AIM OF THE TASK: Repeat word for word the line with "Within the photo" and every line after it until the records below run out.

[Dataset items]

+===+

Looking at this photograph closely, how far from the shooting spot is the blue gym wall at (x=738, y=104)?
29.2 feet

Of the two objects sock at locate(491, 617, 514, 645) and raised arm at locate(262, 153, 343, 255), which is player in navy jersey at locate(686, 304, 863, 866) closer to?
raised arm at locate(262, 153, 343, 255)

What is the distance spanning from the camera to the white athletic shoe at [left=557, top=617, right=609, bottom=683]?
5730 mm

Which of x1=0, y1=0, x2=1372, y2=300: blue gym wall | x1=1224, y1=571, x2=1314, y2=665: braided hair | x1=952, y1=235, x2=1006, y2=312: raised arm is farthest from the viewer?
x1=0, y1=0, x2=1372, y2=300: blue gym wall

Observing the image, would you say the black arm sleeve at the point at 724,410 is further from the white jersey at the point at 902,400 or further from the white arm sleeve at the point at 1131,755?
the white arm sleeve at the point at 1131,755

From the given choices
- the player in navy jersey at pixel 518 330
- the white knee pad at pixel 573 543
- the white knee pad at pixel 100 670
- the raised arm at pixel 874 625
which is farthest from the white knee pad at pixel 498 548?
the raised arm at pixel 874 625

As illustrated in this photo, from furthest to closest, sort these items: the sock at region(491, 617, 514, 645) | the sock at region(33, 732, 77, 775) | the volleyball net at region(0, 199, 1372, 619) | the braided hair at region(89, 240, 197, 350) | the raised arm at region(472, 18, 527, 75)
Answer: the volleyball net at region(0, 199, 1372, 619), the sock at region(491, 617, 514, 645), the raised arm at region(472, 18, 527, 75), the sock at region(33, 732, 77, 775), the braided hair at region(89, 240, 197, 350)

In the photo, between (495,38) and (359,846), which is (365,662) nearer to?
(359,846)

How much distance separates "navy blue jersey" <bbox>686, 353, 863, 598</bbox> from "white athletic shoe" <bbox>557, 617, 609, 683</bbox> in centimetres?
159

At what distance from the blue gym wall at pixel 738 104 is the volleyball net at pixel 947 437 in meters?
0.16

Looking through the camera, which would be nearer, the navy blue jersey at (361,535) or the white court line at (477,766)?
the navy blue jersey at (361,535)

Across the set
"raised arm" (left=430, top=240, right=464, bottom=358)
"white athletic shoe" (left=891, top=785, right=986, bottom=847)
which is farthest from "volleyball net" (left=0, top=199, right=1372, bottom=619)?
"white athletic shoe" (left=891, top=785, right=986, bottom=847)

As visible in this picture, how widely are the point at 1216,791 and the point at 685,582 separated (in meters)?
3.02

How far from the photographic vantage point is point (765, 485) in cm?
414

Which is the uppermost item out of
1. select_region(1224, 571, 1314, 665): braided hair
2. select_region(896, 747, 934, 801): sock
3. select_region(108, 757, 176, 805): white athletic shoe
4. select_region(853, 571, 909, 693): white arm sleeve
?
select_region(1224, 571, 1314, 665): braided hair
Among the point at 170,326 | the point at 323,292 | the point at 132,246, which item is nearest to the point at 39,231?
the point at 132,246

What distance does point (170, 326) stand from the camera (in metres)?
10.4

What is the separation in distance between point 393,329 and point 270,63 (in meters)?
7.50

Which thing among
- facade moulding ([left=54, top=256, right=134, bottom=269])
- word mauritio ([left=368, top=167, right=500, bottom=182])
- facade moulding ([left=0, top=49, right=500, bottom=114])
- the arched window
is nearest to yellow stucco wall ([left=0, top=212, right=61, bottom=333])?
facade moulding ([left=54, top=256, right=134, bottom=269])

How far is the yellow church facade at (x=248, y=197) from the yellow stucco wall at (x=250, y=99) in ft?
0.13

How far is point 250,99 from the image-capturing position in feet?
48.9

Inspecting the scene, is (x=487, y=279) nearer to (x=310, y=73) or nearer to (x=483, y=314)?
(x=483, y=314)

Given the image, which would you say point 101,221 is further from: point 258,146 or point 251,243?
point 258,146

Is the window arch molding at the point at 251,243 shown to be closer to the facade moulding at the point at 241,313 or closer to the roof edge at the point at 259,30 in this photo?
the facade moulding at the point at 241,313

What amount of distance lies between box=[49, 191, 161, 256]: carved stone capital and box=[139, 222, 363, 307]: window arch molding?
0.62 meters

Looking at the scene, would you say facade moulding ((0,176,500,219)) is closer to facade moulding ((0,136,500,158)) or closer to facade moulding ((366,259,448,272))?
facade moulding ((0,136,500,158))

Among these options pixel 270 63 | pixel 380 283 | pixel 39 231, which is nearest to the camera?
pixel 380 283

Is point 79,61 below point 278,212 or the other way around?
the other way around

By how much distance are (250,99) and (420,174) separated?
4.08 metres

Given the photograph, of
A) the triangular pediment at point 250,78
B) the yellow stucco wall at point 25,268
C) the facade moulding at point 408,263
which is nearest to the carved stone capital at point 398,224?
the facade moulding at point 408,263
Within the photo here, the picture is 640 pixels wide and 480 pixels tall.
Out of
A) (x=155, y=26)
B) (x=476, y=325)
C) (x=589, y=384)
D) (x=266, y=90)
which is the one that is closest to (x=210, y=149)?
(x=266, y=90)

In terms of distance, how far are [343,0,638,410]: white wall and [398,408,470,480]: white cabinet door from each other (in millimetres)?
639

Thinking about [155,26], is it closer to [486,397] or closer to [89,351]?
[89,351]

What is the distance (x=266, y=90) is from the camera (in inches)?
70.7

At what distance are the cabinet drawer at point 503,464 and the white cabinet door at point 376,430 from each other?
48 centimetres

+===+

SOLUTION FOR THIS TASK:
Within the photo here, the picture is 640 pixels wide and 480 pixels tall.
Out of
A) (x=155, y=26)
B) (x=476, y=325)
C) (x=589, y=384)
D) (x=266, y=90)
which is the one that is closest to (x=210, y=149)?
(x=266, y=90)

In terms of distance, how far are [343,0,638,410]: white wall and [398,408,470,480]: white cabinet door from each other (in millimetres)?
639

Thinking about [155,26], is it closer to [486,397] or closer to [89,351]?
[89,351]

What is the distance (x=266, y=90) is from the camera (in inches)?
70.7

At what distance are the cabinet drawer at point 503,464 and the white cabinet door at point 376,430 from each other?
48 centimetres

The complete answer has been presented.